- **REQUIRED ACTIONS**
1. Reproduce the passage about the broadcasting rights convention word for word, from "Having regard to the [TFEU], and" up to and including "has adopted rules.".
2. Carry the passage about the broadcasting rights convention forward, beginning right after its last sentence.

- **DOCUMENT TEXT**
------------------------------------------------------------

III.      Final provisions’.  

28      In the light of the 2008 Memorandum, the Steering Committee on Media and New Communication Services decided, on 27 May 2009, to approve the Terms of Reference of the Ad-Hoc Advisory Group on the protection of neighbouring rights of broadcasting organisations, and then, at its meeting of 20 to 23 October 2009, it decided to work on drawing up a Convention of the Council of Europe relating to that protection.

29      Prior to the formation of the group, a consultation meeting took place on 28 and 29 January 2010 in order to prepare the future work of that same group. That meeting gave rise to the preparation of a report (‘the 2010 Report’).

 The contested decision

30      On 9 February 2011, the Commission submitted to the Council of the European Union a recommendation for a Council decision authorising it to negotiate the future Convention of the Council of Europe on the protection of neighbouring rights of broadcasting organisations.

31      On 19 December 2011, the Council and the Representatives of the Governments of the Member States meeting in the Council adopted the contested decision, which was notified to the Commission on 21 December 2011.

32      The contested decision provides as follows:

‘The Council … and the Representatives of the Governments of the Member States … meeting within the Council,

Having regard to the [TFEU], and in particular Article 218(3) and (4) thereof,

Having regard to the recommendation from the … Commission,

Whereas:

(1)      The Commission should be authorised to participate, on behalf of the Union, in the negotiations for a Convention of the Council of Europe on the protection of the rights of broadcasting organisations as regards matters falling within the Union’s competence and in respect of which the Union has adopted rules.

------------------------------------------------------------

- **SUPPLIED MATERIAL**
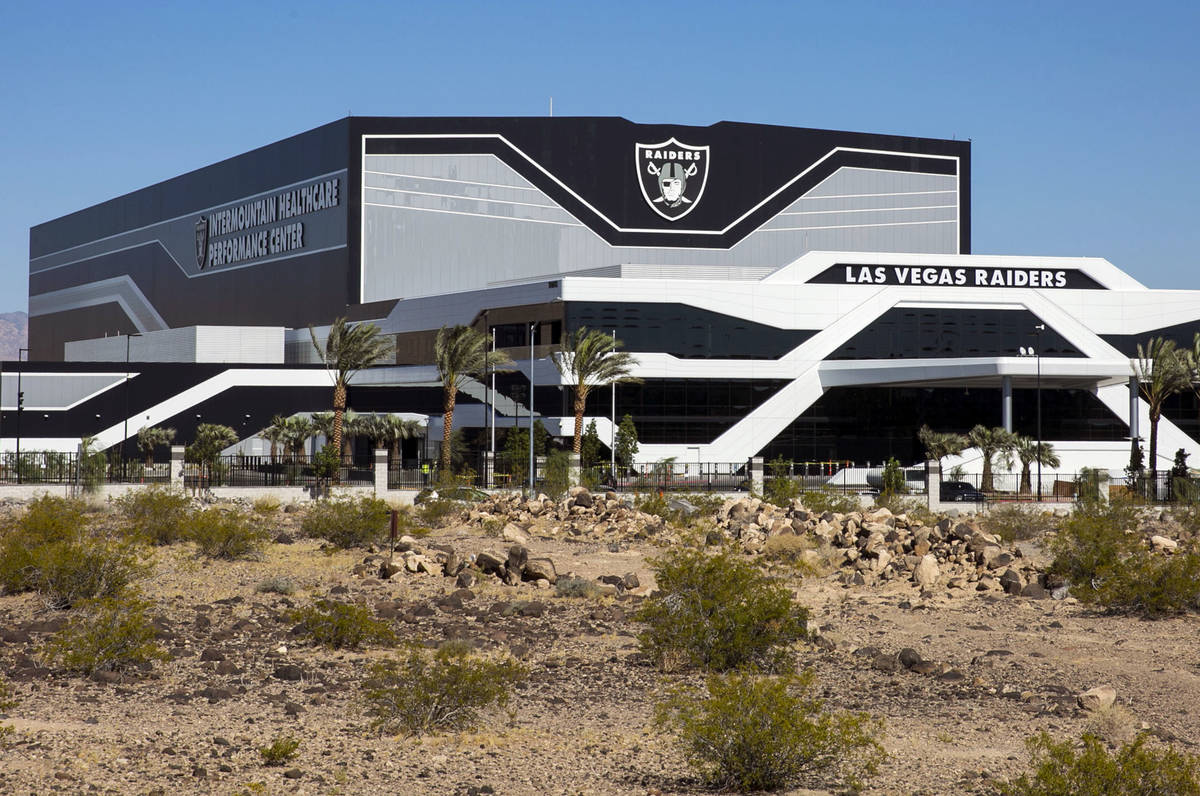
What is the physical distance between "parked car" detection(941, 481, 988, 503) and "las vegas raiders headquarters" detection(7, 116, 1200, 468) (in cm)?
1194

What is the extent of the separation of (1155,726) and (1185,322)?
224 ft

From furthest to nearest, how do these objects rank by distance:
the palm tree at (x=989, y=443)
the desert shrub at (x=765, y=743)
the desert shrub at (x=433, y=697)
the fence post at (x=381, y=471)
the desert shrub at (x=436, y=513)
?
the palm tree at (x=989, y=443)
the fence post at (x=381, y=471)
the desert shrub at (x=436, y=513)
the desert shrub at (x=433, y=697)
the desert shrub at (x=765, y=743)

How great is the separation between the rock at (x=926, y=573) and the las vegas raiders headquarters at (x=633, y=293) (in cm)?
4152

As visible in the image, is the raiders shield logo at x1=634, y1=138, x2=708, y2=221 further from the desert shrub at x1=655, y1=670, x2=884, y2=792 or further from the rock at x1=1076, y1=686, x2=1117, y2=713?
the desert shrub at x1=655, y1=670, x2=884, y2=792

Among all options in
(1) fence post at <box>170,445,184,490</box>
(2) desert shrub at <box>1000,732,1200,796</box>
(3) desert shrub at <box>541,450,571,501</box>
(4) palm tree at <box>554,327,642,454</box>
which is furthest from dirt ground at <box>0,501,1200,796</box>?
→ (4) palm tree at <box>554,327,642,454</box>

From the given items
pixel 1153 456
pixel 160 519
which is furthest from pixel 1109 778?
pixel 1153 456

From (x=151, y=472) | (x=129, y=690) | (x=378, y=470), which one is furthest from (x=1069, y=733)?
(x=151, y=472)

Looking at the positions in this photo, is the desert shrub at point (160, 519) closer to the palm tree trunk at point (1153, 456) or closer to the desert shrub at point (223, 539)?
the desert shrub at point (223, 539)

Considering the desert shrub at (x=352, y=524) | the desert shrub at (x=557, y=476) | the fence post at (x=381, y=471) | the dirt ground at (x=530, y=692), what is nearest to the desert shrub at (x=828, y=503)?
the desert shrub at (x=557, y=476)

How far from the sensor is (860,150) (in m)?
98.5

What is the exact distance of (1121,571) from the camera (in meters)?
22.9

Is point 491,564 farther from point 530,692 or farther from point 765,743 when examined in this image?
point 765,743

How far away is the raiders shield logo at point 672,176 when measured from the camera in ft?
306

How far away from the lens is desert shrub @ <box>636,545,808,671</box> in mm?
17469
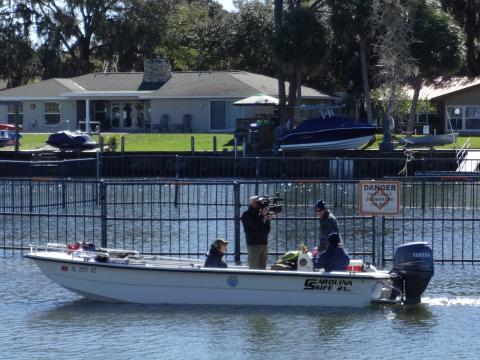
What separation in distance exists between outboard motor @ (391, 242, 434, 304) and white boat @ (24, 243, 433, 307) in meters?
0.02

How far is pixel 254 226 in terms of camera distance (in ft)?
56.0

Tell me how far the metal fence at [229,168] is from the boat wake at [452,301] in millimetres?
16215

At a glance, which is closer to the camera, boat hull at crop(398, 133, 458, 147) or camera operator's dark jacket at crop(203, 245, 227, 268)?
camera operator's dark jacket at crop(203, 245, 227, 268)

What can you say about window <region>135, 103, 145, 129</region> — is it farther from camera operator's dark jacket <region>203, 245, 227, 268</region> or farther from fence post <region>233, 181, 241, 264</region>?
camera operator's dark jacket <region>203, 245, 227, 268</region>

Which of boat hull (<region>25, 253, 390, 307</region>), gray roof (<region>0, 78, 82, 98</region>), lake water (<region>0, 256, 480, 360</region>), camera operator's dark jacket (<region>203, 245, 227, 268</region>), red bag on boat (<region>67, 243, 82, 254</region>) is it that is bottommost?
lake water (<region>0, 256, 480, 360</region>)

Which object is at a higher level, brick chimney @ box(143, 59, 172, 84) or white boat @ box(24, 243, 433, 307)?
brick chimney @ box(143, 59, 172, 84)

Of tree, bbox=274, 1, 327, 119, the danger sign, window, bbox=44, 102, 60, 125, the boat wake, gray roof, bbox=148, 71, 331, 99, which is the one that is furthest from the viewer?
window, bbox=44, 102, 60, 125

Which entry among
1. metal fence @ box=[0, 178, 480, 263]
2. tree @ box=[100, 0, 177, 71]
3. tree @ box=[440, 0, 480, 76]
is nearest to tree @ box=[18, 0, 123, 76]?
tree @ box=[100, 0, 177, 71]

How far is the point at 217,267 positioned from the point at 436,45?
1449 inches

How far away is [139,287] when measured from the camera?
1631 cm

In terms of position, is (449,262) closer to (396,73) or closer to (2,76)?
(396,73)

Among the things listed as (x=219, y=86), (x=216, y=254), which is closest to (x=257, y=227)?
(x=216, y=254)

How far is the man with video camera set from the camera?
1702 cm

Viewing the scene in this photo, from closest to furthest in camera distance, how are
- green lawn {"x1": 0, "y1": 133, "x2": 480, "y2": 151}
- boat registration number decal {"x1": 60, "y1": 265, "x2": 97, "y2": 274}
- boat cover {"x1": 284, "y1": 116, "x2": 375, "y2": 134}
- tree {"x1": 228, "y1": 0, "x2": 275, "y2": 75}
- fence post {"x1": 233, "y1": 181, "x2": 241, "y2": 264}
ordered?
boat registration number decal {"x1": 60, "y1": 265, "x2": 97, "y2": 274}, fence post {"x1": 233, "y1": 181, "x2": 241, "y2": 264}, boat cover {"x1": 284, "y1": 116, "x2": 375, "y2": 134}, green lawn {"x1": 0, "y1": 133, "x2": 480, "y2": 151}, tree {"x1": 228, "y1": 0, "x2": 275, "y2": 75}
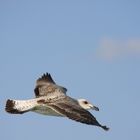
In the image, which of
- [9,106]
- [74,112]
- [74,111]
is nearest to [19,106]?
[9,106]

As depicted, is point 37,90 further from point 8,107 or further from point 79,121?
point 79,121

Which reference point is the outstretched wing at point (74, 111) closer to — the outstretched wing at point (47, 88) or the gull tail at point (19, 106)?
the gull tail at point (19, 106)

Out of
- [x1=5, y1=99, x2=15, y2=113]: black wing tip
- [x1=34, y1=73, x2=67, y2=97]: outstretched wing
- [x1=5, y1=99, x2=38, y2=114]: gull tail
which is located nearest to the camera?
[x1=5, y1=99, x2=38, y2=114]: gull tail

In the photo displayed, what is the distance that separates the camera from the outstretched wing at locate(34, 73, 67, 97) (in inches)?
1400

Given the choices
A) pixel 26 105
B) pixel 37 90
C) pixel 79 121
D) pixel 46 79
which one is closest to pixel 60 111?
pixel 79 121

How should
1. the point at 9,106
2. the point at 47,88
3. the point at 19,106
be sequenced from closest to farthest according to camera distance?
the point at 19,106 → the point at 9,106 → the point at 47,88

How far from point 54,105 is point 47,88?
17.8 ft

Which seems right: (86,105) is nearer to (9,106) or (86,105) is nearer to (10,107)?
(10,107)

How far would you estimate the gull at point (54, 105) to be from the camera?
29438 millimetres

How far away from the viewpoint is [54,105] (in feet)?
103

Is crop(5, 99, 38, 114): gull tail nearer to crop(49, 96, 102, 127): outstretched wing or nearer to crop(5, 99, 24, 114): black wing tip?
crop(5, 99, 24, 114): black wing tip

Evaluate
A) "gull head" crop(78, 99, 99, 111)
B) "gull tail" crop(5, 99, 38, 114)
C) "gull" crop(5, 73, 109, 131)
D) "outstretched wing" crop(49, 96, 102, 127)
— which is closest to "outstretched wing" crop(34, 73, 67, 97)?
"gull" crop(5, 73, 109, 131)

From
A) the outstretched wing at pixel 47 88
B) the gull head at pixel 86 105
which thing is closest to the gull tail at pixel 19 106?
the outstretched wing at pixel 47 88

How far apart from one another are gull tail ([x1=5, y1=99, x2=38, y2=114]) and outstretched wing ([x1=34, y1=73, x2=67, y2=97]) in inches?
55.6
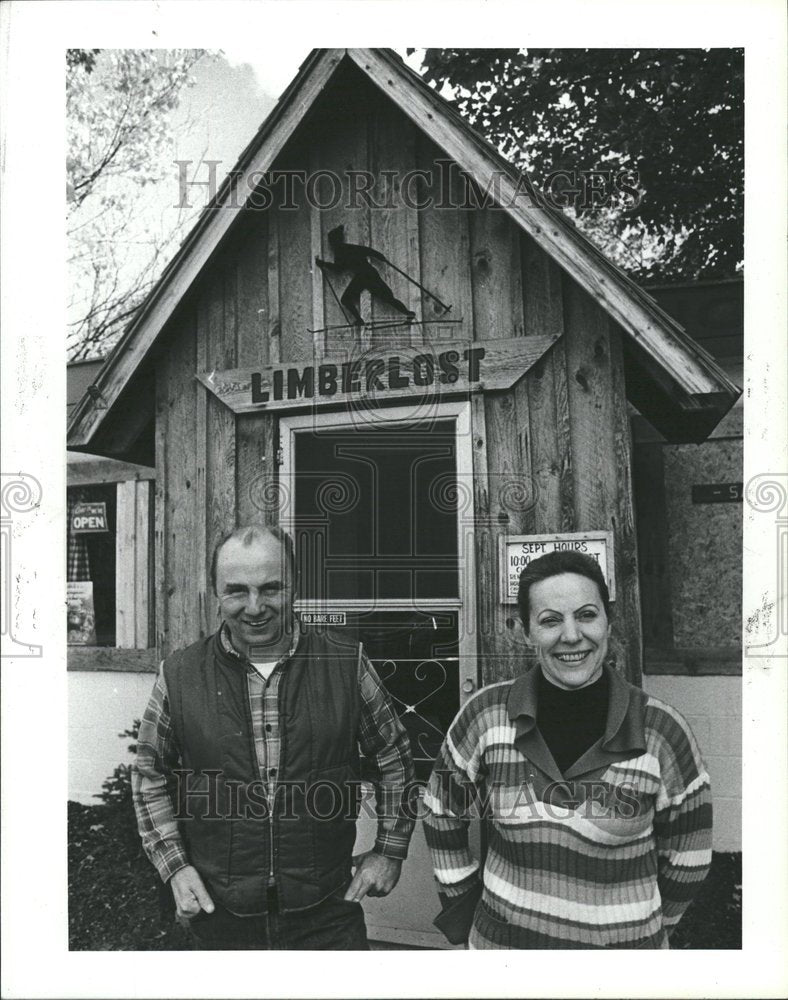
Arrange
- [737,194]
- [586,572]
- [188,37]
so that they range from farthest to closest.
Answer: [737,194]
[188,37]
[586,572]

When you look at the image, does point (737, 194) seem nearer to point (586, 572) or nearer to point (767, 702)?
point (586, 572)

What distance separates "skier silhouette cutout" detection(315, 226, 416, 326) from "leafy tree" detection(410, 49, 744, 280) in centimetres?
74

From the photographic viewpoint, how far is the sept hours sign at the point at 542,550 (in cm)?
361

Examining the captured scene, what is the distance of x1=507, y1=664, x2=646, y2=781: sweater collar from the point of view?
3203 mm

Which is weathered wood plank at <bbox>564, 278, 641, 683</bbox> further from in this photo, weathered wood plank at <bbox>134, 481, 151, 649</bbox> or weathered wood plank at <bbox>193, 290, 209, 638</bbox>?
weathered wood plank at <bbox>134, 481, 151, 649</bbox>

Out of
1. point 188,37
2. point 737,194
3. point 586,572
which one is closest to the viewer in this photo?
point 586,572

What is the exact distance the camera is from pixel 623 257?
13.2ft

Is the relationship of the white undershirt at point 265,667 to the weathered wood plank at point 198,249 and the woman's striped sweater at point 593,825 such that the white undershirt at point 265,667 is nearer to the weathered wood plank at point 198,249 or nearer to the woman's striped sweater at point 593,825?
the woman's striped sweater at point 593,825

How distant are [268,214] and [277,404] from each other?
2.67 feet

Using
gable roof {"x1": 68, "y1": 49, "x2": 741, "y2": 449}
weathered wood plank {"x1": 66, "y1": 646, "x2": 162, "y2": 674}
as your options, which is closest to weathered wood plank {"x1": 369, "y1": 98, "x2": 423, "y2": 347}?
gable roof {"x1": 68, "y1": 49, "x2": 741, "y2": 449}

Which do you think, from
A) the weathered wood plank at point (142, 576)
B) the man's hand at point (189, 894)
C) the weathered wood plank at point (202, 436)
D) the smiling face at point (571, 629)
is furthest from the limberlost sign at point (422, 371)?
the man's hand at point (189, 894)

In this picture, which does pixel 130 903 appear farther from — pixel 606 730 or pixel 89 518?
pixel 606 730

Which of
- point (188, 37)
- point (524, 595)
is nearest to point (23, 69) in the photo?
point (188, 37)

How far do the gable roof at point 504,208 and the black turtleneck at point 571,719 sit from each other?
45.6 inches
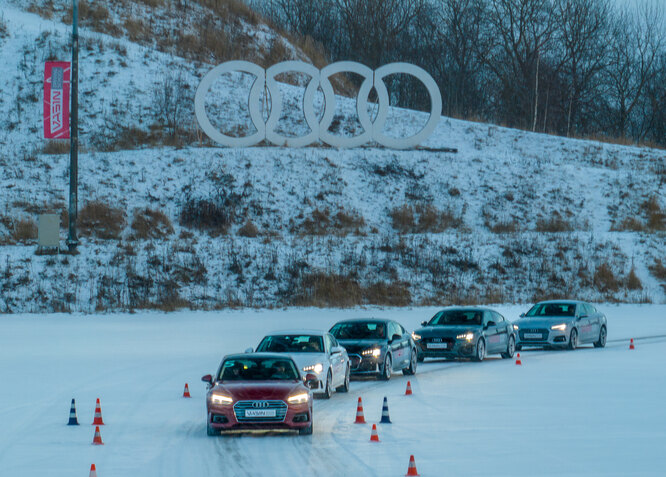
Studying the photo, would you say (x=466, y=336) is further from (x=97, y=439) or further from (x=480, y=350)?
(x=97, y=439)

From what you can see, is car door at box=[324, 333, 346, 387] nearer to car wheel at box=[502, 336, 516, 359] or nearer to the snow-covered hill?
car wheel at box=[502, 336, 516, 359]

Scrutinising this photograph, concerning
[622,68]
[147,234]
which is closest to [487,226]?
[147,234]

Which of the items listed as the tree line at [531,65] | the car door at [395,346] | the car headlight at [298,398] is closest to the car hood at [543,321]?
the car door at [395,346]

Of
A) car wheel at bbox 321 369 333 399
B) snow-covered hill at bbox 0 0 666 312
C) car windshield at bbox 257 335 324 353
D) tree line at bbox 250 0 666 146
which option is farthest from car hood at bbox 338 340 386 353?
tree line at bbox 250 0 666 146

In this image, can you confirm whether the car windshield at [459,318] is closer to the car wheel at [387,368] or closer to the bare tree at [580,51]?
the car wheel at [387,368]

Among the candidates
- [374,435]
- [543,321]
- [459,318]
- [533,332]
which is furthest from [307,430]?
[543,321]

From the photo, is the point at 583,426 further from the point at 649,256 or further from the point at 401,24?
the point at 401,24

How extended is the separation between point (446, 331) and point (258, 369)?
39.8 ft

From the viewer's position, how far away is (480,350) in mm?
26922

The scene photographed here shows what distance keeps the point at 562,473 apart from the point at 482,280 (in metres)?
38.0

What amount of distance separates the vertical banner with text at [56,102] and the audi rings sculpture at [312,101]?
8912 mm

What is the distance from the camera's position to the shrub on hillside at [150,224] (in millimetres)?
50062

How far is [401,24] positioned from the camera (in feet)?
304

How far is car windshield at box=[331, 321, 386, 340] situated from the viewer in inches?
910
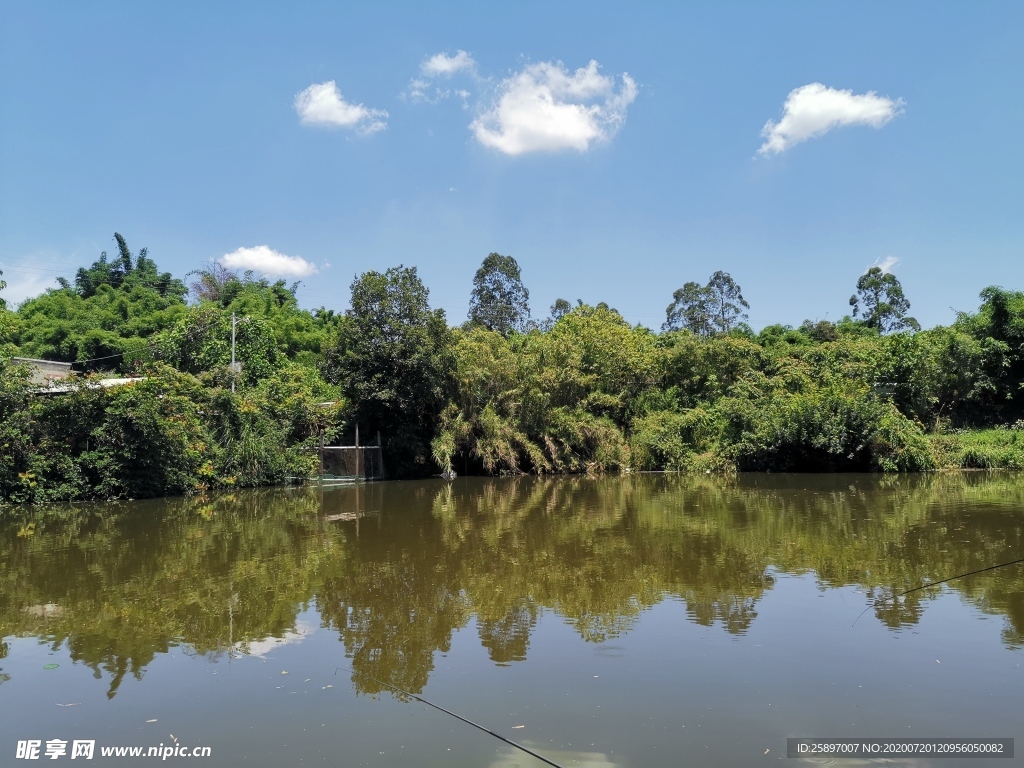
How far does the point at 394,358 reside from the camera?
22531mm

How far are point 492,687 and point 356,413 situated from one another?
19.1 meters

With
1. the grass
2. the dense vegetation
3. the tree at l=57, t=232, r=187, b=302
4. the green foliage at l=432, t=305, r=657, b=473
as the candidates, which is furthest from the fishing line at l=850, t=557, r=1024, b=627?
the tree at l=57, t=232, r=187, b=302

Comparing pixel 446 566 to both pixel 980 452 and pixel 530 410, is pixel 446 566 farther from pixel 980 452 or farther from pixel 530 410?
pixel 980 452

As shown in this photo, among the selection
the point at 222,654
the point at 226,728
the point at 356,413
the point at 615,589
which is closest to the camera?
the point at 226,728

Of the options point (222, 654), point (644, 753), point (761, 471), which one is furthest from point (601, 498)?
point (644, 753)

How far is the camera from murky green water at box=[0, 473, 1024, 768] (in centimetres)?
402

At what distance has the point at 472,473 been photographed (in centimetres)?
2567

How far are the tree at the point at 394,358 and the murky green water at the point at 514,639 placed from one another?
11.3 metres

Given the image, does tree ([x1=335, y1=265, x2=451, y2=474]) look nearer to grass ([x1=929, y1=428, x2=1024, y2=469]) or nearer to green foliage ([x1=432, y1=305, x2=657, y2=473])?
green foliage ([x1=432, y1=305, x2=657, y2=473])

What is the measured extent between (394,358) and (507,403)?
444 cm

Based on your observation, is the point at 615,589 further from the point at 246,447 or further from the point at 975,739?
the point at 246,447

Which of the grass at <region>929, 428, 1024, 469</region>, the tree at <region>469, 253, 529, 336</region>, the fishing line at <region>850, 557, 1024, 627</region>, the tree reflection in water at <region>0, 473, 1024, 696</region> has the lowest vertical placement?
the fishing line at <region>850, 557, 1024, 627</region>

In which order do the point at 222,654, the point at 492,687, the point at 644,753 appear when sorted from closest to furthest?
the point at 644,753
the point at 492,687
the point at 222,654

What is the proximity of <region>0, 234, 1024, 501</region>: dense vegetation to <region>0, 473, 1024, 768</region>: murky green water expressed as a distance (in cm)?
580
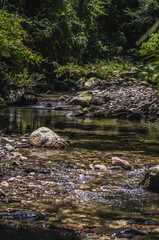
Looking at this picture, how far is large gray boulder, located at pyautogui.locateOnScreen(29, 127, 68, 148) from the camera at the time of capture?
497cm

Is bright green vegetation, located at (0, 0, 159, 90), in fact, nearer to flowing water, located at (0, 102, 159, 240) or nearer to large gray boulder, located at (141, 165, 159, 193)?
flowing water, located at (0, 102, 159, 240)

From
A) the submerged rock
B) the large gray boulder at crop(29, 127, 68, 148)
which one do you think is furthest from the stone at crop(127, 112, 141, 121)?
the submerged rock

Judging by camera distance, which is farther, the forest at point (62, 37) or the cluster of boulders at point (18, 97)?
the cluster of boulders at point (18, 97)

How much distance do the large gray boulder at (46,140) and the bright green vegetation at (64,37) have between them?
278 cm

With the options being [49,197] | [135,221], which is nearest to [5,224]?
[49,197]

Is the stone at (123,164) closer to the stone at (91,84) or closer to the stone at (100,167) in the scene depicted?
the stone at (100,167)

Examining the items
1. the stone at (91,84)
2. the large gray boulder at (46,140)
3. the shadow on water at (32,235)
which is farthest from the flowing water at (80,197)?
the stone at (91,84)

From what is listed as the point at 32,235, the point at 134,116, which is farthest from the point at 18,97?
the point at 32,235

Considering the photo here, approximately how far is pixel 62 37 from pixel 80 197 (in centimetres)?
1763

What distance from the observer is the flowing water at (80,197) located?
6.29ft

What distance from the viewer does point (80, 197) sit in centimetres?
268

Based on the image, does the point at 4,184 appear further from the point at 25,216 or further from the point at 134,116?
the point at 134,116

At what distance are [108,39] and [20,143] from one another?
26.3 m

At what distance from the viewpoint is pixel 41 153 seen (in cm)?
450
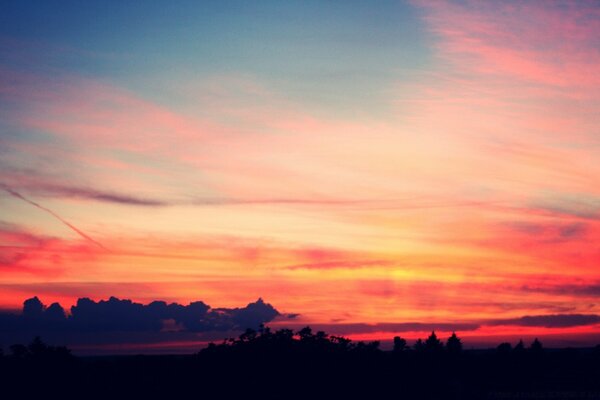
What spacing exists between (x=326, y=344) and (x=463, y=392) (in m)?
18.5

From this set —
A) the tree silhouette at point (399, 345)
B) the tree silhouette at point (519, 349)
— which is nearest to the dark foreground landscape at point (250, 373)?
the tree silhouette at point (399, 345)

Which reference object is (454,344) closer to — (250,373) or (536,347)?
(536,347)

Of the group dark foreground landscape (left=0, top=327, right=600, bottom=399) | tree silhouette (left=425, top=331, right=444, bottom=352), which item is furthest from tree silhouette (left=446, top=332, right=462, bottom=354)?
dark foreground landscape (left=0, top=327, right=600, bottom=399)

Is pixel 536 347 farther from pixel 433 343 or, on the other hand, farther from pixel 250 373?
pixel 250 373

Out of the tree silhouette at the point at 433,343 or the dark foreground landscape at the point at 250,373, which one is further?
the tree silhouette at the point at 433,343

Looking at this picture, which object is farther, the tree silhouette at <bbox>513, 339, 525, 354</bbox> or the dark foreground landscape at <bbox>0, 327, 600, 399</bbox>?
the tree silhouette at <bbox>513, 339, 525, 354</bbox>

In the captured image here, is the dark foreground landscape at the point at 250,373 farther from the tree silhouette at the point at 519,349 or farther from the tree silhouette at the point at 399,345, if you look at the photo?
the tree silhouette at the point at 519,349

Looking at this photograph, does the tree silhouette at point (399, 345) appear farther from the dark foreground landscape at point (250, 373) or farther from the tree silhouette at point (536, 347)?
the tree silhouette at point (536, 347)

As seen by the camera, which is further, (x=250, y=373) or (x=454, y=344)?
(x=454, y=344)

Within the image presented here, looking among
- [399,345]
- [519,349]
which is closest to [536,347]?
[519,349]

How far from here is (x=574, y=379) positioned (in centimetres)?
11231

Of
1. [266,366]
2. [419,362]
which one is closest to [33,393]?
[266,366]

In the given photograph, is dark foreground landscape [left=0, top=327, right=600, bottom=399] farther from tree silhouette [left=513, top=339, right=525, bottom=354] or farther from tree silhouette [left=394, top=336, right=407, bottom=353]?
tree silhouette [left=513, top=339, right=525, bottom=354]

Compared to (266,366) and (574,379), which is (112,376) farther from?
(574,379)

------------------------------------------------------------

- **EXERCISE ANSWERS**
1.
Having regard to the [TFEU], and in particular Article 218(3) and (4) thereof,

Having regard to the recommendation from the … Commission,

Whereas:

(1)      The Commission should be authorised to participate, on behalf of the Union, in the negotiations for a Convention of the Council of Europe on the protection of the rights of broadcasting organisations as regards matters falling within the Union’s competence and in respect of which the Union has adopted rules.

2.
(2)      The Member States should participate on their own behalf in those negotiations only in so far as matters that arise in the course of the negotiations fall within their competence. With a view to ensuring the unity of the external representation of the Union, the Member States and the Commission should cooperate closely during the negotiation process,

have adopted this decision:

Article 1

1.       The Commission is hereby authorised to participate in the negotiations for a Convention of the Council of Europe on the protection of the rights of broadcasting organisations and to conduct these negotiations on behalf of the Union as regards matters falling within the Union’s competence and in respect of which the Union has adopted rules, in consultation with the Intellectual Property Working Party (Copyright) (the “special committee”).

2.       The Commission shall conduct the negotiations in question in accordance with the negotiating directives set out in the Annex to this Decision and/or agreed positions of the Union established specifically for the purposes of these negotiations within the special committee.

3.       Where the subject-matter of the negotiations falls within Member States’ competence, the Presidency shall fully participate in the negotiations and shall conduct them on behalf of the Member States on the basis of a prior agreed common position. Where an agreed common position cannot be reached, the Member States shall be entitled to speak and vote on the matter in question independently, without prejudice to paragraph 4.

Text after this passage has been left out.